/ds-project-template

Get hands-on experience with the DS project workflow.

Primary LanguageJupyter Notebook

Overview

This assessment is designed to get hands-on experience with the DS project workflow (missing values, outlier handling, standardization, visualization, APIs, etc..). It comprises two main components:

  1. Python Project: Missing values, outlier handling, standardization, visualization.
  2. Flask App: Provides RESTful APIs to interact with the dataset.

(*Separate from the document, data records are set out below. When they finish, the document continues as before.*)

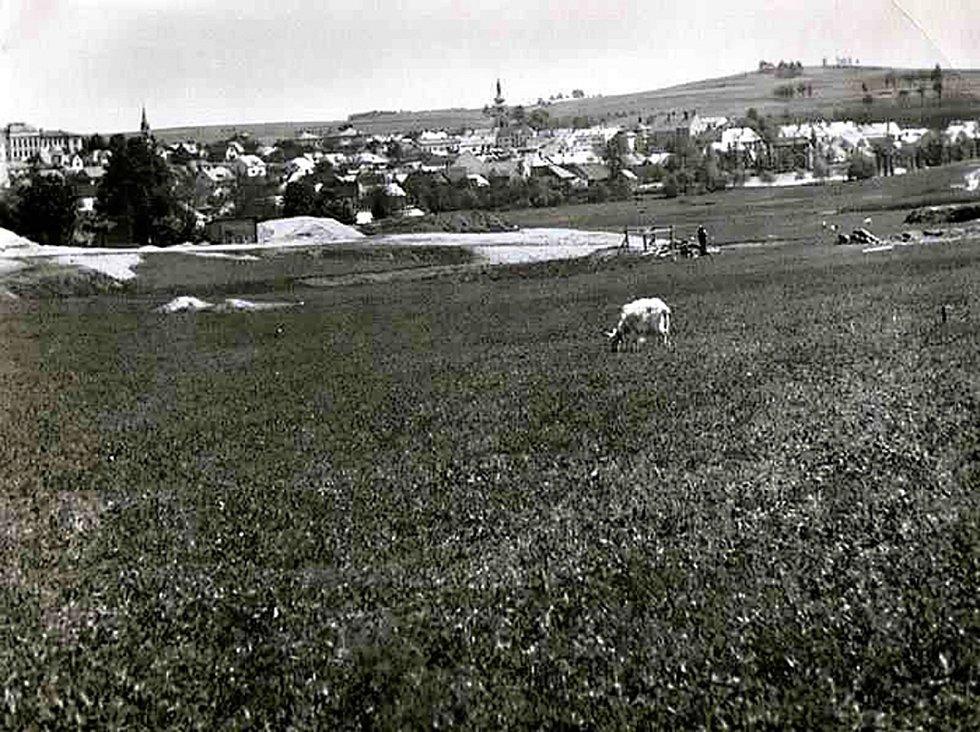 Budoucí staveniště nemocnice v roce 1937.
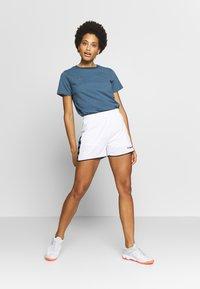 Hummel - HMLAUTHENTIC  - Sports shorts - white - 1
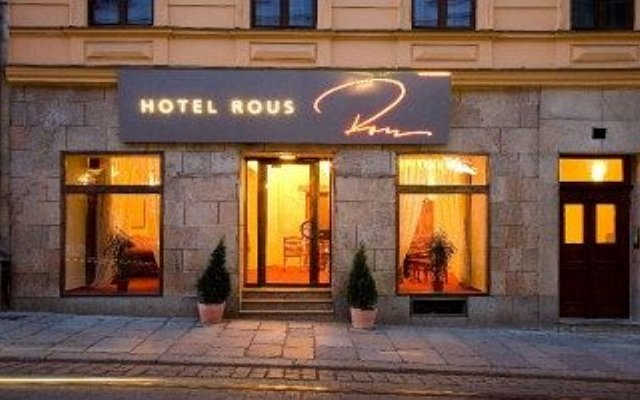 Hotel Rous Пльзень вид на фасад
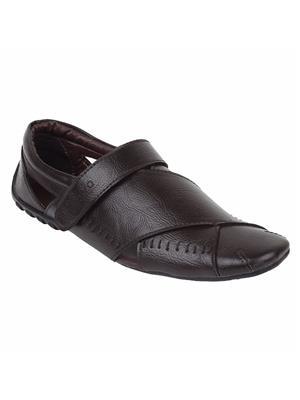 Guava GV15JA288 Brown Men Sandals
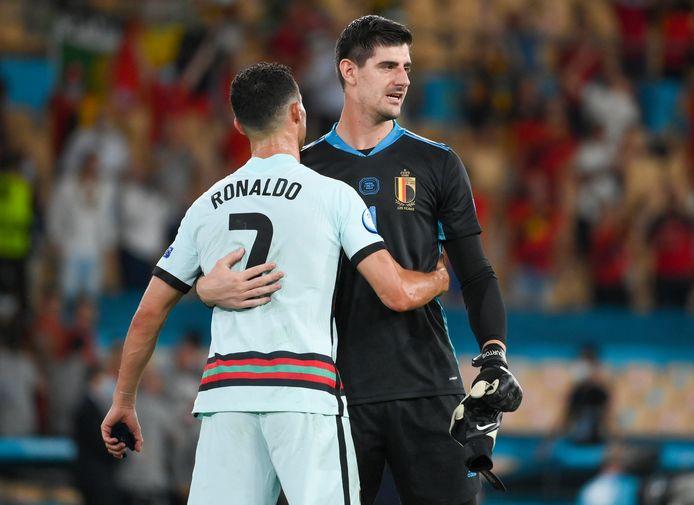 Thibaut Courtois en Cristiano Ronaldo omhelzen elkaar na de match.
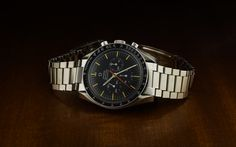 For a change, I photographed this weekend my colleague's Omega Speedmaster watch.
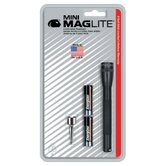 Mini Mag-Lite 2- Cell AAA Flashlight w/Batteries (Black)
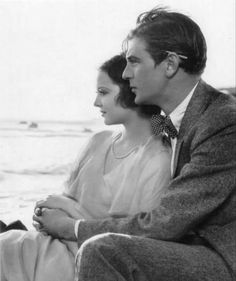 """Gary Cooper and Sylvia Sidney in """"City Streets"""" (1931)"""
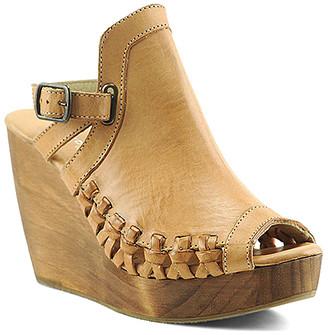 Volatile Women's Sandals tan - Tan Sanfran Leather Wedge Sandal - Women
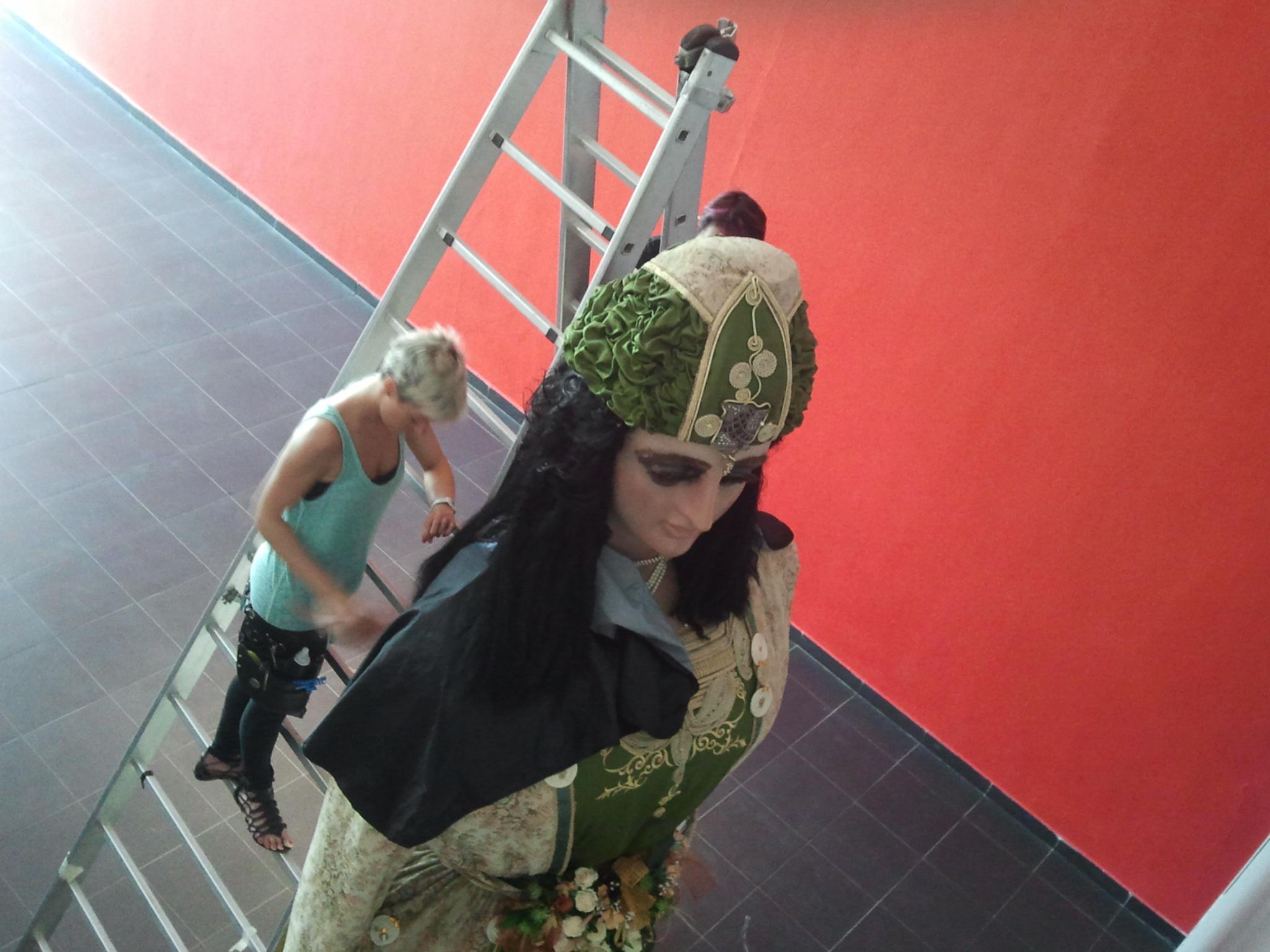 La perruquera Jordina Cusidó pentinant la Geganta de la ciutat a la Casa de la Festa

The assessment is divided into three parts:

  1. Data Cleaning and Preparation
  2. Statistical Analysis
  3. Data Visualization

Part 1: Data Cleaning and Preparation

Objective

Clean a dataset by handling missing values, treating outliers, and standardizing data formats.

Dataset

  • The dataset includes columns such as ID, Name, Date_of_Birth, Salary, and Department.

Steps

  1. Handling Missing Values:

    • Filled missing IDs with unique values.
    • Imputed missing dates of birth using a default date or placeholder.
    • Replaced missing salary values with the mean salary.
  2. Outlier Treatment:

    • Identified and removed or adjusted salary outliers.
    • Corrected negative salary values.
  3. Standardization:

    • Converted all date formats to a consistent YYYY-MM-DD format.

Code

The data cleaning process is implemented in data_cleaning.py.

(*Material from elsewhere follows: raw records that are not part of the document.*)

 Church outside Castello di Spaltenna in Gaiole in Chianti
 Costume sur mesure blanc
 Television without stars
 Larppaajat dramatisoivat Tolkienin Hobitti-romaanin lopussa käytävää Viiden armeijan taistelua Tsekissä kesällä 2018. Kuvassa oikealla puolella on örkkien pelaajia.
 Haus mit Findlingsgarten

Part 2: Statistical Analysis

Objective

Perform linear regression analysis to predict house prices based on features like size, number of bedrooms, and location.

Dataset

  • The dataset includes columns such as Size, Bedrooms, Location, and Price.

Steps

  1. Data Preparation:

    • Encoded the Location column using one-hot encoding.
    • Split the data into training and testing sets.
  2. Model Training:

    • Trained a linear regression model on the training set.
  3. Model Evaluation:

    • Evaluated the model using Mean Absolute Error (MAE) and R² score.

Model Saving

  • The trained model is saved using joblib and can be reloaded for future use.

Code

The regression analysis and model saving are implemented in regression_analysis.py.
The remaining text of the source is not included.